■ Task details ■
Return the records as they stand. No picture is to be included.

■ Saved entries ■
Content starts

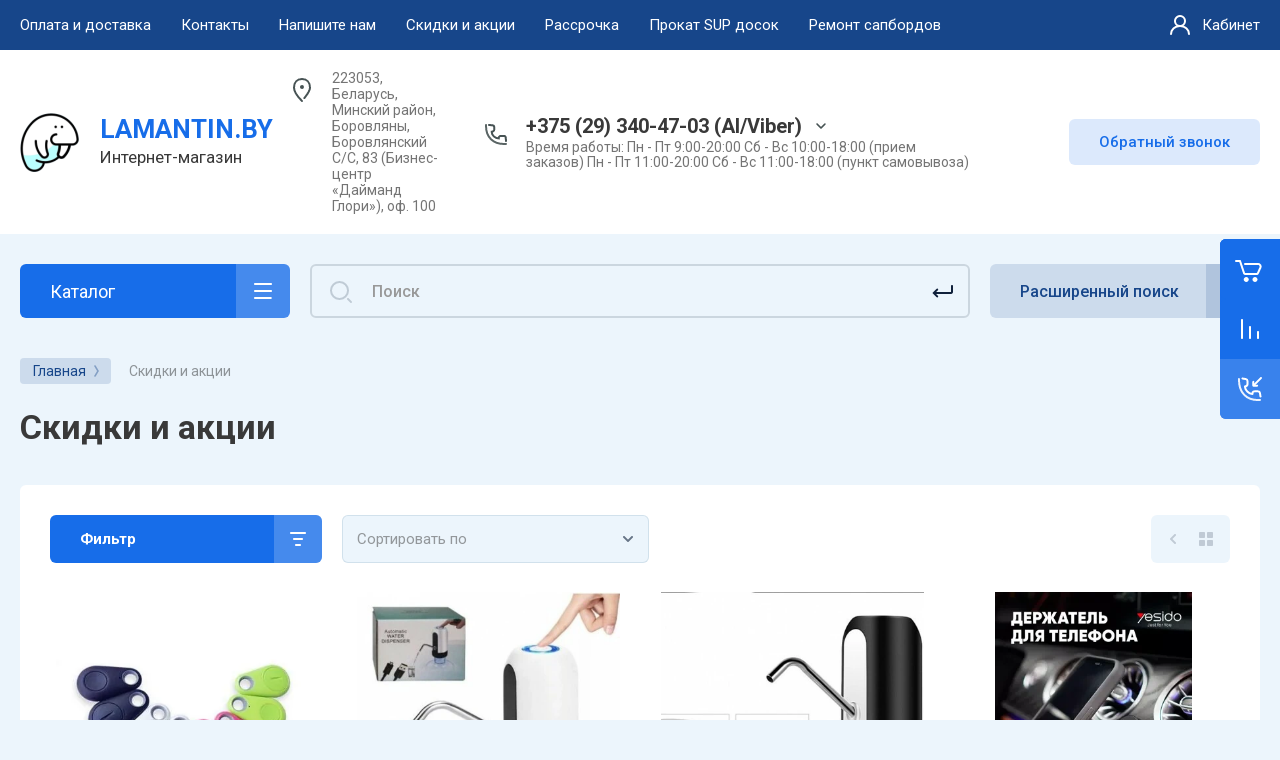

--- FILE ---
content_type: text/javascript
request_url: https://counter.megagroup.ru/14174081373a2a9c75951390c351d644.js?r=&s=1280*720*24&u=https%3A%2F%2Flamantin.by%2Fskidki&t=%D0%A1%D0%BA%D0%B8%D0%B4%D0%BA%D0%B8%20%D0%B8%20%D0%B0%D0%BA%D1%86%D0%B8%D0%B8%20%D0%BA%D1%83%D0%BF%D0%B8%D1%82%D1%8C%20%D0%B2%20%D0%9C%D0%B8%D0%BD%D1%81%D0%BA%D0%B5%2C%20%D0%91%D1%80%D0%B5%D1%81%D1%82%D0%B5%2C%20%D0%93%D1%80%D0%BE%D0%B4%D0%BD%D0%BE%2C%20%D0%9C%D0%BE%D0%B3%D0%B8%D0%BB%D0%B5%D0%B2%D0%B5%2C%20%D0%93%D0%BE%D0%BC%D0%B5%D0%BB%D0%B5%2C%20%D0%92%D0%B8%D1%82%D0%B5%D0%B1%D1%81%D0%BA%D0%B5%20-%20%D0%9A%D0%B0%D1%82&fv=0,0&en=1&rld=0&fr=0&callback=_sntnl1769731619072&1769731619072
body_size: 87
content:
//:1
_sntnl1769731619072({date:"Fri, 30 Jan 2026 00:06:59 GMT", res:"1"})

Content ends

■ The answer ■
--- FILE ---
content_type: text/javascript
request_url: https://counter.megagroup.ru/14174081373a2a9c75951390c351d644.js?r=&s=1280*720*24&u=https%3A%2F%2Flamantin.by%2Fskidki&t=%D0%A1%D0%BA%D0%B8%D0%B4%D0%BA%D0%B8%20%D0%B8%20%D0%B0%D0%BA%D1%86%D0%B8%D0%B8%20%D0%BA%D1%83%D0%BF%D0%B8%D1%82%D1%8C%20%D0%B2%20%D0%9C%D0%B8%D0%BD%D1%81%D0%BA%D0%B5%2C%20%D0%91%D1%80%D0%B5%D1%81%D1%82%D0%B5%2C%20%D0%93%D1%80%D0%BE%D0%B4%D0%BD%D0%BE%2C%20%D0%9C%D0%BE%D0%B3%D0%B8%D0%BB%D0%B5%D0%B2%D0%B5%2C%20%D0%93%D0%BE%D0%BC%D0%B5%D0%BB%D0%B5%2C%20%D0%92%D0%B8%D1%82%D0%B5%D0%B1%D1%81%D0%BA%D0%B5%20-%20%D0%9A%D0%B0%D1%82&fv=0,0&en=1&rld=0&fr=0&callback=_sntnl1769731619072&1769731619072
body_size: 87
content:
//:1
_sntnl1769731619072({date:"Fri, 30 Jan 2026 00:06:59 GMT", res:"1"})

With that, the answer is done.